Tapestry’s first two phases are being developed now and will have 62 homesites combined. The homes take about a year to construct. Development on a third and fourth phase of Tapestry will begin based on how fast the first two phases sell.

The homes’ roofs will be seeded with a blackland prairie mix that has 60 species of plants and grasses native to the Frisco area, Ketu said. The mix was designed with help from the Lady Bird Johnson Wildflower Center.

“The model home is already seeded,” he said. “By spring we should have flowers. Bluebonnets, Indian paintbrush — all the beautiful stuff that people drive to the Hill Country to see. That should be on our roof.”

Working with the city of Frisco through the permitting process has gone slowly at times because most city officials had never seen a project of this type before, Ketu said. It took months of explaining the concept to city leaders and members of the community.

Then, issues from land development to building materials, how the house sits on the lot, setbacks and drainage issues were different than a more conventional development, he said. The land the community will be built on has four creeks and three ponds, further complicating the project while adding beauty and character to it, Ketu said.

“Initially, the concepts were so new to them (the city) that it was a shocker,” Ketu said. “But once they got it, we have had a lot of support.”

The homes are different, but they’re not different for the sole purpose of being different, Sagar said. They’re different because they’re more sustainable, with features such as solar panels, geothermal heating and cooling, hot water recirculation lines and energy efficient glass, in addition to the native grass rooftops, he said.

“It’s not about expensive materials and glitter and bling,” he said. “It’s about creating spaces that work and creating value for the customers through how everything is detailed and how it’s worked out.”

The homes come completely furnished, Sagar said.

“It all ties in together,” he said. “You can’t expect a buyer to buy a home from you and then go to five different places to pick up furniture and kitchen (appliances) and then try to make it all work. To us, selling a home without furniture is like selling a car without the seats.”

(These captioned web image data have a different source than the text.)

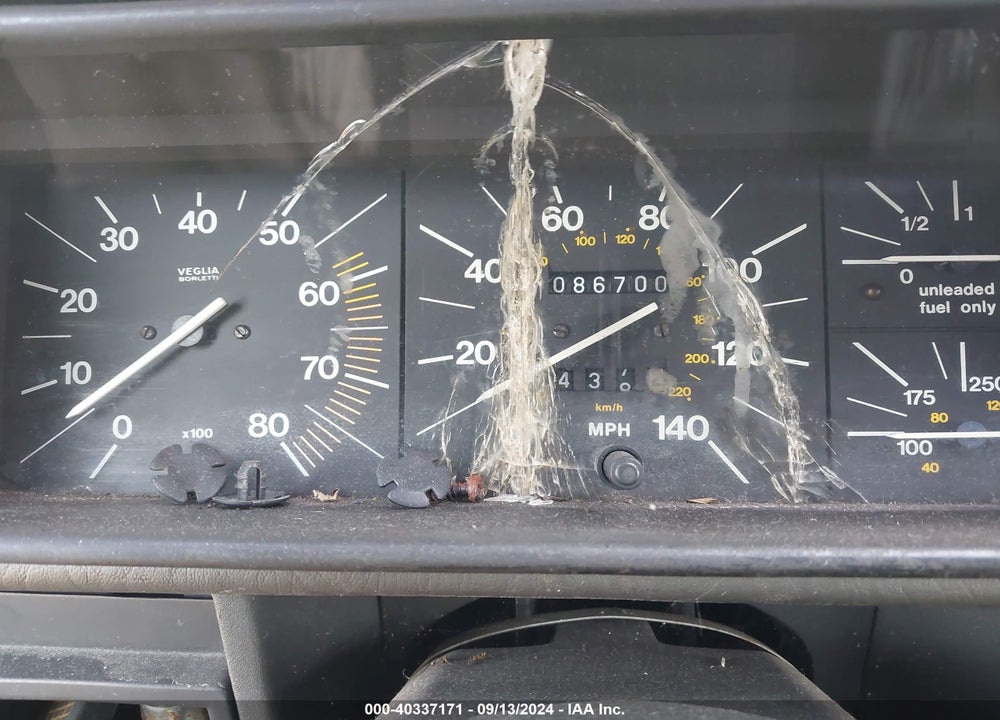 1987 ALFA ROMEO MILANO PLATINUM VIN: ZARDA1362H1025286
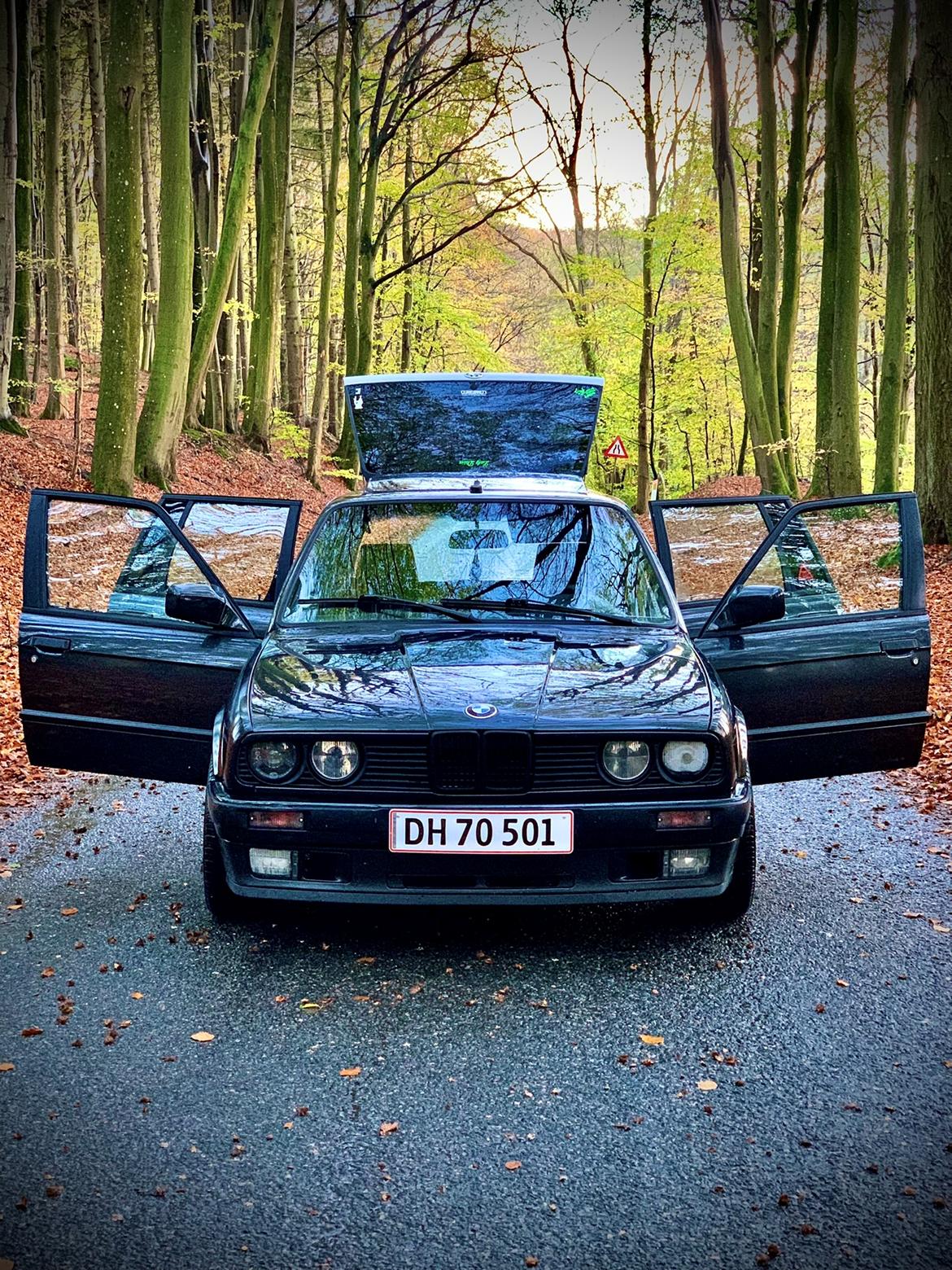 BMW 325i E30 Touring billede 2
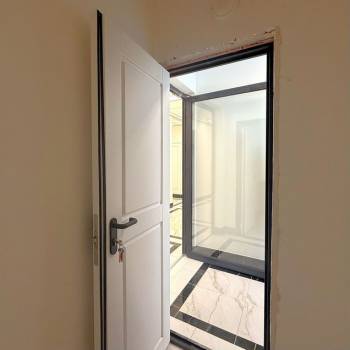 Продается Нежилое помещение, 2 м²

The rolling terrain, creeks, trees and vegetation on the site north of Rolater Road and east of Independence Parkway in Frisco make the project work, and the market is there for such a project, Ketu said.

The product is positioned between production homebuilder prices and pure custom homes, trying to bridge the gap between $200 per square foot and $400 per square foot pricing levels, said Kandice Jinright, director of Sales and Marketing at Total Environment USA.

“We’ve had a really good response so far from people wanting information and wanting to see and wanting to know when we’ll have finished product,” Jinright said. “Based on the feedback we’ve gotten so far, we’re very optimistic.”

Total Environment Homes, which was founded by architects Sagar and his wife, Shibanee Sagar, has more than two decades of experience building curated homes with green roofs and attached gardens in India before bringing its vision to the United States.